Pourtant, l’espérance est au cœur du message coranique et c’est ce cœur que nous essayerons de retrouver. En résumé, ce témoignage est un hommage à tous ces anonymes du monde qui marchent intérieurement et silencieusement pour atteindre la source qui abreuve tous les êtres. C’est comme cette histoire du désert qui se raconte depuis que les caravanes bédouines existent. Un bédouin aurait vu son âne tomber dans un puits. Désespéré, le bédouin décida d’ensevelir son âne pour qu’il n’infecte pas le puits.

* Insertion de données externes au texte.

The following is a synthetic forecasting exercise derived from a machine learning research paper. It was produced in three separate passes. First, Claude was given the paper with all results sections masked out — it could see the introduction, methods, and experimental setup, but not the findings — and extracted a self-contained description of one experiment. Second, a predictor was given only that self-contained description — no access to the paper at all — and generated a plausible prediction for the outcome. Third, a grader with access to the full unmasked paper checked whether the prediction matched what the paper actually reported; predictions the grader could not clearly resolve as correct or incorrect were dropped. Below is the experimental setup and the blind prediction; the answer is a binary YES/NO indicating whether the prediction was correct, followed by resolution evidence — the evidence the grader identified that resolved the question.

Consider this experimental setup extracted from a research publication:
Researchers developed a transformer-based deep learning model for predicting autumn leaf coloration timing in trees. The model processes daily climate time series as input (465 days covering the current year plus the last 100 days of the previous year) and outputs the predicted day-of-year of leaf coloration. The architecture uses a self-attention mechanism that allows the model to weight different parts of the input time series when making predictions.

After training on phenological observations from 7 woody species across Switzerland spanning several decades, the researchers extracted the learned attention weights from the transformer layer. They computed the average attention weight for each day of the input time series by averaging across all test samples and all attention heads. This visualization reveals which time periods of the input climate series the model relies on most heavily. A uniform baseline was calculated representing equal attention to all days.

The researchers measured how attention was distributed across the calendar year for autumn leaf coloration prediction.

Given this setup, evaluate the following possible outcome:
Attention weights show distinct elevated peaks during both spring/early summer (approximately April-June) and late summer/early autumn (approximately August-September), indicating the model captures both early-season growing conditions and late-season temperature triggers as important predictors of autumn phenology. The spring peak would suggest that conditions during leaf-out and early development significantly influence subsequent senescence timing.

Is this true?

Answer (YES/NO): NO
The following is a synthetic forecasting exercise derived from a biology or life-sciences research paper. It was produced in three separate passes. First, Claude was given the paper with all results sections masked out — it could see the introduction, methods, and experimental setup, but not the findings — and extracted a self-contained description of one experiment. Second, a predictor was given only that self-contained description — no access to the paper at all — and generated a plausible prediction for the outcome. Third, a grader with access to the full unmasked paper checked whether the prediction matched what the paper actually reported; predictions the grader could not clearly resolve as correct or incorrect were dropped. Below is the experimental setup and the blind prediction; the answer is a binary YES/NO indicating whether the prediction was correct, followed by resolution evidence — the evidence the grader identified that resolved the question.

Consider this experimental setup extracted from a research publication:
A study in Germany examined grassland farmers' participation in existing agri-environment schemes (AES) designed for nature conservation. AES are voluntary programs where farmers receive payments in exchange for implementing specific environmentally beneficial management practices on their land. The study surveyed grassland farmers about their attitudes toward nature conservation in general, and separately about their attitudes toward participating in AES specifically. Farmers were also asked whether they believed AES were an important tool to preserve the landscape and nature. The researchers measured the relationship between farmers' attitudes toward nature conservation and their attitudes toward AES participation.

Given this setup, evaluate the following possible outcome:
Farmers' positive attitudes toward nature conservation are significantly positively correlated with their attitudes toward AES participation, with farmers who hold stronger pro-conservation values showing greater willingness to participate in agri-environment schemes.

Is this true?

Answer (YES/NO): NO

L’âne s’aperçoit avec horreur, que son ancien maître cherche à l’enterrer vivant. Le pauvre animal agita alors son dos, afin que la terre puisse retomber sur le fond du puits. Ainsi, l’âne comprit que plus il faisait retomber la terre qu’il recevait sur son dos, et plus il arrivait à remonter grâce à la terre amoncelée et à sortir du puits. Ce conte illustre bien le quotidien des musulmans de notre époque. On l’aura compris : la situation de l’âne est la nôtre aujourd’hui.

Nos petites réflexions à l’intention de nos lecteurs, cherchent à revivifier les fondements qui organisent la conscience musulmane depuis toujours à savoir, la croyance, Dieu, le Coran, le Principe-Unité (le tawhid), fondements qui ont amené tout au long des siècles, des hommes et des femmes à la révolte spirituelle, ces consciences que Lamartine qualifiait « de blasphémateurs héroïques », ceux qui n’hésitent pas à faire tomber nos idoles pour vider nos âmes et nous libérer de nos appétits, comme le Prophète (sbl) fit, en son temps, tomber les 360 statues qui encombraient l’intérieur de la Ka’ba, représentant symboliquement le cœur de chaque individu.

Mais, nous avons besoin pour cela de déterrer des penseurs et des savoirs ensevelis, afin de ressusciter des idées originales qui nous aideront à chasser la « pensée ignorante » de nos esprits apeurés, mais sans pour autant éluder certains sujets en débat au sein des communautés musulmanes françaises.